- **The task**
List each line below that contains the word "image", copying the lines in full.

- **Exercise inputs**
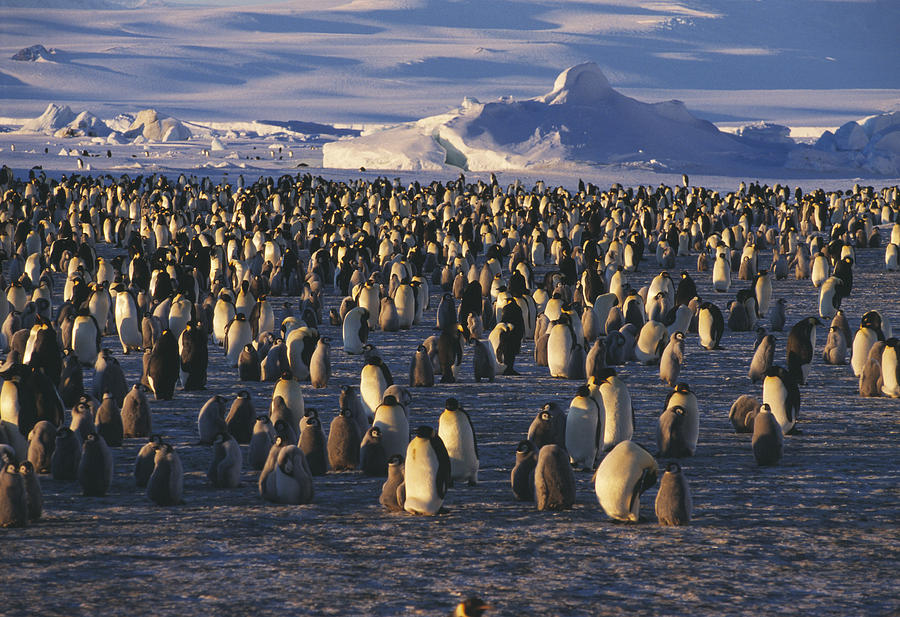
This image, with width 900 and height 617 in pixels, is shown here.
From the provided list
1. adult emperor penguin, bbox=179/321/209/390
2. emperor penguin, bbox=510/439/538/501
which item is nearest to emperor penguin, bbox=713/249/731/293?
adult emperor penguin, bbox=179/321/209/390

--

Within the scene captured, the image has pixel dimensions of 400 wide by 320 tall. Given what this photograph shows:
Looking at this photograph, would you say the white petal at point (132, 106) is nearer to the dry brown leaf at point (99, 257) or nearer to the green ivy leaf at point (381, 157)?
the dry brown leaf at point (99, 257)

- **Exercise output**
This image, with width 900 and height 617 in pixels, is shown here.
Within the scene captured, the image has pixel dimensions of 400 wide by 320 tall. Given what this photograph shows:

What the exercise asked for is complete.